Wilfred Skinner (Fitzwilliam): ‘Les dernières vagues de l’Atlantique’: Chantal Akerman and Georges Perec in New York
Abstract:
In the early 70s, Chantal Akerman and Georges Perec saw in New York new ways of making art and negotiating with the geography of the city. Returning a few years later, they both made films there. The paper looks at a figure common to these films: New York as seen from a boat.
Akerman’s News from Home (1976) and Histoires d’Amérique : Food, Family and Philosophy (1988), and Perec’s and Robert Bober’s Récits d’Ellis Island (1980) foreground this iconic image to signal a departure, an arrival and a stopover-detainment. The water and shorelines here offer ways of thinking through these writer-filmmakers’ relationships to avant-garde artistic practices as well as their own pasts.

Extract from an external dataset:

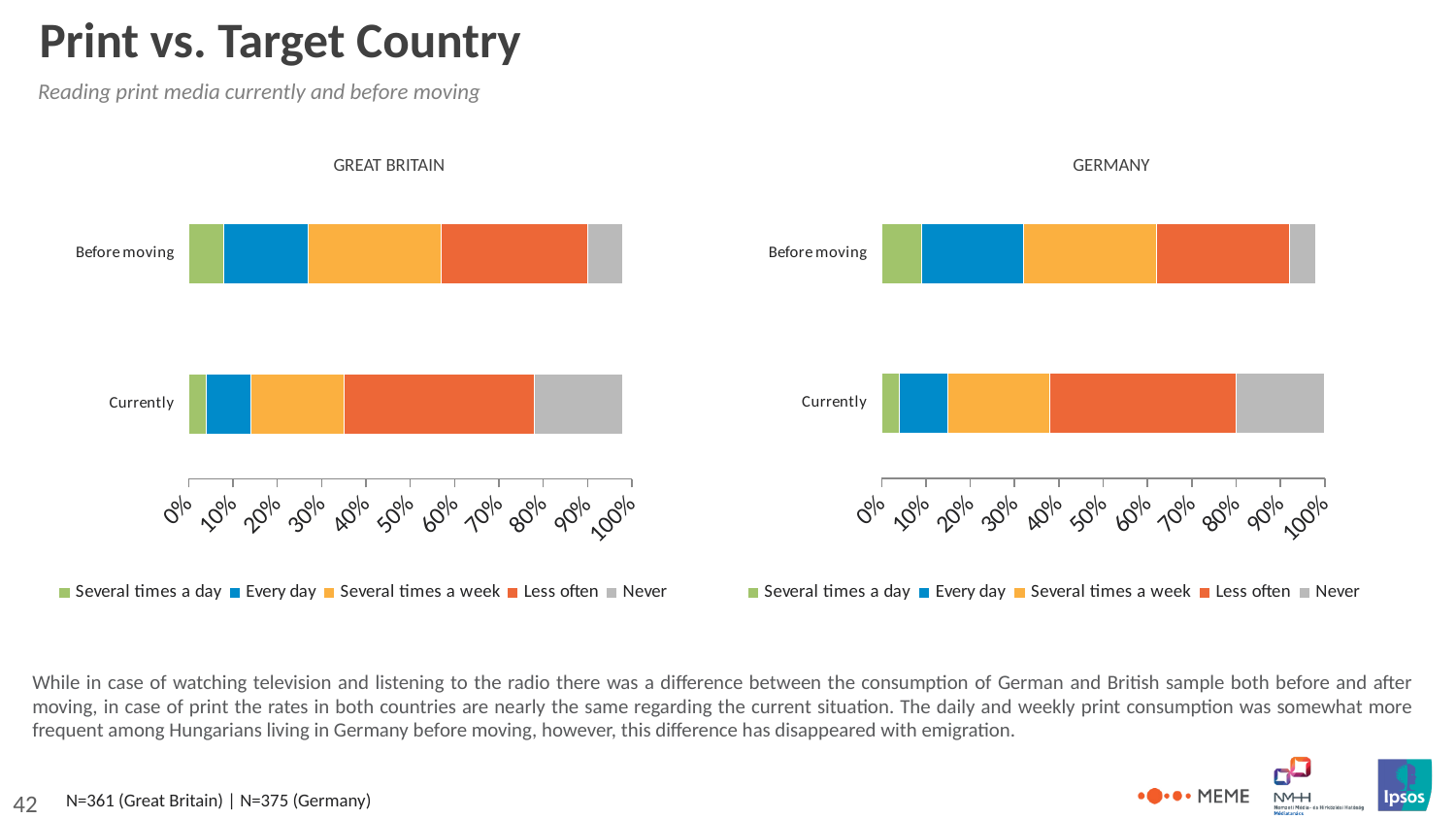
In the GREAT BRITAIN chart, is the 'Never' share for Before moving greater or less than 20%? less How many categories (bars) are shown in the GREAT BRITAIN chart? 2 In the GREAT BRITAIN chart, is the 'Less often' share larger for Before moving or for Currently? Currently Which colour represents 'Never' in the legend of the GERMANY chart? Grey How many series does the legend of the GERMANY chart list? 5 What kind of chart is used for the GREAT BRITAIN chart? Stacked bar chart In the GERMANY chart, is the 'Less often' share for Currently greater or less than 30%? greater In the GREAT BRITAIN chart, is the 'Never' share larger for Before moving or for Currently? Currently In the GERMANY chart, is the 'Never' share for Before moving greater or less than 10%? less In the GERMANY chart, is the 'Every day' share larger for Before moving or for Currently? Before moving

Inserted within forms which are ripe for transmission and sharing – news, histoires, récits, this figure becomes much more than a simple establishing, or closing, shot. Filming from a boat creates a powerful echo with stories of emigration and immigration, as told by Kafka and Singer, among others. These are explored most frontally in Perec’s Ellis Island text and Akerman’s 1988 film. But the figure also allows Akerman and Perec to explore ruptures and potentialities, endings and beginnings which are creative and spatial in nature.
What did New York offer to them that Paris or Brussels perhaps did not? In what ways can their experiences of this city illuminate how Akerman and Perec handle more generally space and memory in their work? Such explorations will also bring in Perec’s Espèces d’espaces, Un Homme qui dort and its Melville intertext, other films Akerman made in New York, and polaroids Perec took during a cargo-ship voyage there.
Biography:
Wilfred Skinner is a PhD candidate in French at the University of Cambridge. His thesis looks at the work of Chantal Akerman and Georges Perec across writing and the moving image. The ways they record interiors and cityscapes invite reflection on how we inhabit the world and process the past, especially the trauma of the Holocaust and its aftereffects.